Hoje, todos os estados produzem mandioca, com destaque para o Pará e o Paraná. São mais de 18 milhões de toneladas por ano, o que representa 5,7% da produção mundial, atrás apenas de Gana, Nigéria, República Democrática do Congo e Tailândia.

Na estimativa da Embrapa, 40% do que se colhe é destinado à produção de farinha, enquanto 20% viram amido, mandioca de mesa —variedade própria para alimentação humana sem processamento— ou comida animal.

Parte do que se produz também vai ao exterior. O Brasil exporta cerca de 12 mil toneladas de farinha de mandioca por ano, segundo os últimos dados da FAO (Organização das Nações Unidas para a Alimentação e Agricultura).

Na avaliação de Mariana Gontijo, chef e professora de gastronomia, a produção de farinhas é uma das bases da cozinha brasileira. "Temos uma enorme variedade: rosca, fubá, linhaça, mandioca. Cada região tem uma mais usada", diz.

Gontijo têm introduzido a mandioca e seus derivados no exterior em seu trabalho como chef. Em viagem à França, ela levou goma da raiz para ensinar os franceses a fazer pão de queijo.

"Mostrei até como falar pão de queijo. Nada de 'cheese bread'. Precisamos valorizar nossas técnicas e nomeá-las", diz.

Outro chef que foi emissário do produto foi Paulo Anijar, do restaurante Santa Chicória, em Belém do Pará. Ele levou o tacacá, prato com tucupi, goma de tapioca, jambu e camarão seco, para Portugal. Lá enfrentou resistência: alguns convidados até mesmo cuspiram a comida.

Quando recebeu outro convite, agora para os Estados Unidos, Anijar diz ter ficado com receio de introduzir o tacacá de novo. Mesmo assim, acabou servindo o prato porque os clientes queriam conhecer a gastronomia brasileira além da feijoada e da caipirinha, segundo ele.

Ele conta que, após provar o tucupi, os americanos disseram ter sentido o umami —o quinto gosto do paladar, depois de doce, salgado, amargo e azedo— no prato.

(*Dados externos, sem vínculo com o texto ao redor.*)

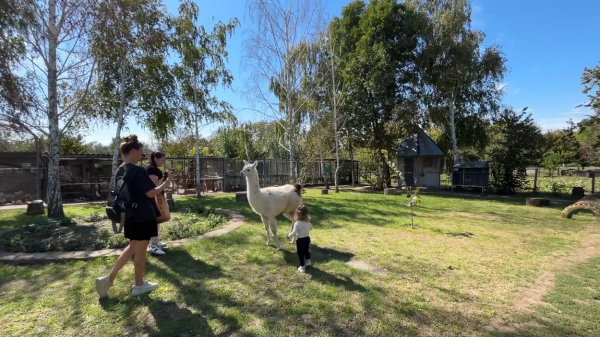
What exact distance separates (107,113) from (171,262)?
35.3 ft

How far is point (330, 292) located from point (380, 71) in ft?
61.5

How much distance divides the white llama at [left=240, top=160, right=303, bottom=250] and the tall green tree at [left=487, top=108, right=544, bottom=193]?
1650cm

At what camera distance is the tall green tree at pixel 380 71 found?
2084 centimetres

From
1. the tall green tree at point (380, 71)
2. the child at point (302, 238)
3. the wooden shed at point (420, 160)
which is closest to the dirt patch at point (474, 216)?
the child at point (302, 238)

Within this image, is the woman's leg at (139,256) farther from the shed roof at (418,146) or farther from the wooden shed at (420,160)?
the shed roof at (418,146)

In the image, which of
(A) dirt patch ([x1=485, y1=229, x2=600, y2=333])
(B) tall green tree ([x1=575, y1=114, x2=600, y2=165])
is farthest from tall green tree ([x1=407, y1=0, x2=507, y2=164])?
(A) dirt patch ([x1=485, y1=229, x2=600, y2=333])

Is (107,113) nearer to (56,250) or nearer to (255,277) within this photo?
(56,250)

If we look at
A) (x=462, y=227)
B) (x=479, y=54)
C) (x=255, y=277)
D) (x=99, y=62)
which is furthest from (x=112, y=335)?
(x=479, y=54)

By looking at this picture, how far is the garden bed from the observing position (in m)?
5.95

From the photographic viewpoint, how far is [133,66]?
12.3m

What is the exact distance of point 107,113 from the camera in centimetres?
1324

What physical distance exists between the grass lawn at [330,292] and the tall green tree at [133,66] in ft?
25.5

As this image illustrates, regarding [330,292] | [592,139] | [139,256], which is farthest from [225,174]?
[592,139]

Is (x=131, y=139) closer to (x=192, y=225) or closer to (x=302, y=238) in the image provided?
(x=302, y=238)
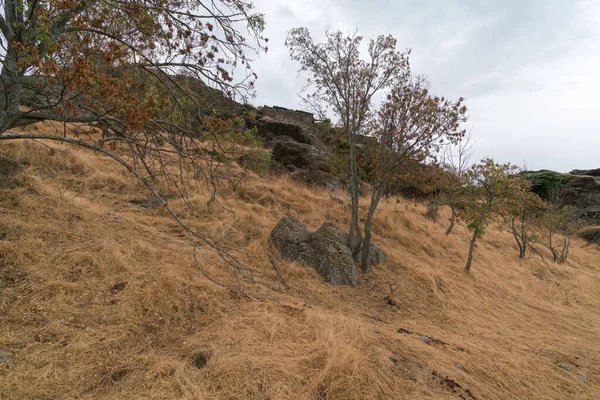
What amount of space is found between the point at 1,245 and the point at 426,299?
7635 mm

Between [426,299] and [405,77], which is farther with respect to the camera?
[405,77]

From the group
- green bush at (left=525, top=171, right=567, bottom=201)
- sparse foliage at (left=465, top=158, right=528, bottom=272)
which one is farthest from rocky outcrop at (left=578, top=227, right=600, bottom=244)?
sparse foliage at (left=465, top=158, right=528, bottom=272)

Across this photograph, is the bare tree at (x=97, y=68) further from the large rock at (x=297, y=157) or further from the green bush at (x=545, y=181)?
the green bush at (x=545, y=181)

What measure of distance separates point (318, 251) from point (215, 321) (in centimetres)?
343

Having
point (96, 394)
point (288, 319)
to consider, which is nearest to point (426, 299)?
point (288, 319)

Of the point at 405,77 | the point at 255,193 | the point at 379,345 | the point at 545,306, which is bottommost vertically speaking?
the point at 545,306

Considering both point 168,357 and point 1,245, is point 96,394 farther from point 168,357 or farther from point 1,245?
point 1,245

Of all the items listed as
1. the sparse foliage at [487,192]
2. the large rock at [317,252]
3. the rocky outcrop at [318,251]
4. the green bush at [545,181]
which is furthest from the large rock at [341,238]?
the green bush at [545,181]

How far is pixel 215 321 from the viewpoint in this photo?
3.57m

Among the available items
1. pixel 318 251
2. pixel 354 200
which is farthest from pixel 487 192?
pixel 318 251

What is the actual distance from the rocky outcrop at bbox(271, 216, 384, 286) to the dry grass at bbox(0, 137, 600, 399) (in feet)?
1.03

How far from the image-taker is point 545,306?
26.5ft

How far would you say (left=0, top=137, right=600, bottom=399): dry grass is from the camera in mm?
2553

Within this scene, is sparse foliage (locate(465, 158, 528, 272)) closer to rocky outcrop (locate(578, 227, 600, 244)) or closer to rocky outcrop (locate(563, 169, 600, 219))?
rocky outcrop (locate(578, 227, 600, 244))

É uma das características marcantes dessa iguaria.

Conheça restaurantes que servem pratos típicos do norte do Brasil em SP

Segundo o chef Roberto Smeraldi, que fez estudos sobre cozinhas amazônicas para a iniciativa de desenvolvimento sustentável Amazônia 2030, o tucupi pode ser o kimchi brasileiro.

Ele se recorda de um jantar de comida brasileira que organizou em Londres, no qual os convidados ficaram encantados com a estética de pratos como a piracaia —churrasco de peixe no chão.

A pokeka, método que embrulha pescados em folhas de coqueiro, também animou. "A técnica encapsula o colágeno do peixe e o mantém com textura macia, mesmo com menos umidade. É uma preparação baseada em saberes tradicionais", diz o chef.

A estética da culinária ancestral indígena tem grande apelo visual, segundo Smeraldi. Por isso, as técnicas e ingredientes autênticos seriam agentes da "gastro-diplomacia brasileira". "Nesse soft power, conquistamos pelo gosto", afirma o chef.